Personal information
- Born: June 24, 1958 (age 68) Pine Bluff, Arkansas, U.S.
- Listed height: 6 ft 0 in (1.83 m)
- Listed weight: 185 lb (84 kg)

Career information
- High school: Beecher High School (MI)
- College: Eastern Michigan
- NFL draft: 1981: 7th round, 173rd overall pick

Career history
- Dallas Cowboys (1981)*; Montreal Alouettes (1981); Montreal Concordes (1982); Ottawa Rough Riders (1983–1984); Chicago Bears (1985)*; Calgary Stampeders (1985–1986);
- * Offseason or practice squad member only

= Ken Miller (American football) =

American gridiron football player (born 1958)

Kenneth Edward Miller (born June 24, 1958) is an American former professional football cornerback in the Canadian Football League (CFL) for the Montreal Alouettes, Montreal Concordes, Ottawa Rough Riders and Calgary Stampeders. He played college football at Eastern Michigan University.

==Early life==
Miller attended Beecher High School, where he practiced football and track & field.

He accepted a football scholarship from Eastern Michigan University, where he became a two-year starter at cornerback. As a senior, he only played in four games because of an ankle injury. He registered one interception and returned 26 kickoffs for a 20.3-yard average in his college career.

==Professional career==
===Dallas Cowboys===
Miller was selected by the Dallas Cowboys in the seventh round (173rd overall) of the 1981 NFL draft. He was limited with a back injury and was waived on August 25.

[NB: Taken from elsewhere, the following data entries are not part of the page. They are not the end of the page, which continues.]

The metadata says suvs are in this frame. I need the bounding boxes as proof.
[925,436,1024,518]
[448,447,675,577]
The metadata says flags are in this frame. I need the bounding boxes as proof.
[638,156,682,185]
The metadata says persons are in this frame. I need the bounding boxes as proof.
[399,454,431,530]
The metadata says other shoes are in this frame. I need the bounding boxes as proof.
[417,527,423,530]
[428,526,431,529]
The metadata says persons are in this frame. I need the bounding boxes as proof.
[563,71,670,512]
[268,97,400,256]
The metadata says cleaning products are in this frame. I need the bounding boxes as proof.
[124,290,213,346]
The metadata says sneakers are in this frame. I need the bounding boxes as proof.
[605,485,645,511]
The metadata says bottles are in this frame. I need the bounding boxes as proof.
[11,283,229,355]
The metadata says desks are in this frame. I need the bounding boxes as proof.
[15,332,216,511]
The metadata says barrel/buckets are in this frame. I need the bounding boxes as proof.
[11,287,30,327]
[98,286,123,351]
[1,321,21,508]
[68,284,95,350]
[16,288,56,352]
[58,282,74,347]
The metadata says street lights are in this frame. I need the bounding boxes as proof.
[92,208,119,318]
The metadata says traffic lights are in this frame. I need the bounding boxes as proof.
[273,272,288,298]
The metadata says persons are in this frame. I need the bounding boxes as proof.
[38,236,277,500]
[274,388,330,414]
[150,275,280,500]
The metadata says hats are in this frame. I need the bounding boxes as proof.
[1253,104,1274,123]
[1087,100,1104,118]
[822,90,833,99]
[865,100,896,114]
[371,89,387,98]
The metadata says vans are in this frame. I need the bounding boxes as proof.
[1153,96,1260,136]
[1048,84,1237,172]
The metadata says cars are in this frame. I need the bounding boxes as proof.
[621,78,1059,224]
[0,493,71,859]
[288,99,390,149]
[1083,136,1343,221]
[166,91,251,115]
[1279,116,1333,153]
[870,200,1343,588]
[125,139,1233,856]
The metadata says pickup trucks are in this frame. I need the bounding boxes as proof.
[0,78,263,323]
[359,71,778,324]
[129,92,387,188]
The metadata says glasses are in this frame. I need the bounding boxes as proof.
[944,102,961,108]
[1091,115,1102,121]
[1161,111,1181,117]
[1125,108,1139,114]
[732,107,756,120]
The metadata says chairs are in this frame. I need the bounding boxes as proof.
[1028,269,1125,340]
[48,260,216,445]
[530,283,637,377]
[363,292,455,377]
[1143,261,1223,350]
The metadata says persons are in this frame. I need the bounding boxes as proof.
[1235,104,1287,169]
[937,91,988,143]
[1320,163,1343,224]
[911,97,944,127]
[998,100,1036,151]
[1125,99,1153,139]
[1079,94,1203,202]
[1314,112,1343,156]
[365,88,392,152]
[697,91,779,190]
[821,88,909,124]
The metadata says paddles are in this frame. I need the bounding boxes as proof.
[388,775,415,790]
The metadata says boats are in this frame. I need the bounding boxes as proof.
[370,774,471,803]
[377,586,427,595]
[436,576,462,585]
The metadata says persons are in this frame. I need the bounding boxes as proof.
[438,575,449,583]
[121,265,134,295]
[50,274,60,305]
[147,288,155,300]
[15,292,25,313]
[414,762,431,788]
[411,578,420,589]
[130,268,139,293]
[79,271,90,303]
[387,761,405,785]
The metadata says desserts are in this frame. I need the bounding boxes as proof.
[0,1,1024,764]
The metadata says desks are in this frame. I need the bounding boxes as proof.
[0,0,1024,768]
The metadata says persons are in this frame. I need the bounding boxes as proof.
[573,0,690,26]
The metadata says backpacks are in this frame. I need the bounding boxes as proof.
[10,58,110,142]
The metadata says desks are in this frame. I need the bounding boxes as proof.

===Montreal Alouettes / Concordes===
In September 1981, he signed with the Montreal Alouettes of the Canadian Football League. He played in three games during the season. In 1982, he returned to the renamed Concordes and played in 12 games as a starter at cornerback.

===Ottawa Rough Riders===
In March 1983, he was signed by the Ottawa Rough Riders of the Canadian Football League and registered two interceptions. In 1984, he was a starter at cornerback and recorded a career-high four interceptions.

===Chicago Bears===
In 1985, he was signed as a free agent by the Chicago Bears. He was limited with a groin injury and was released on August 12.

===Calgary Stampeders===
In August 1985, he signed with the Calgary Stampeders of the Canadian Football League.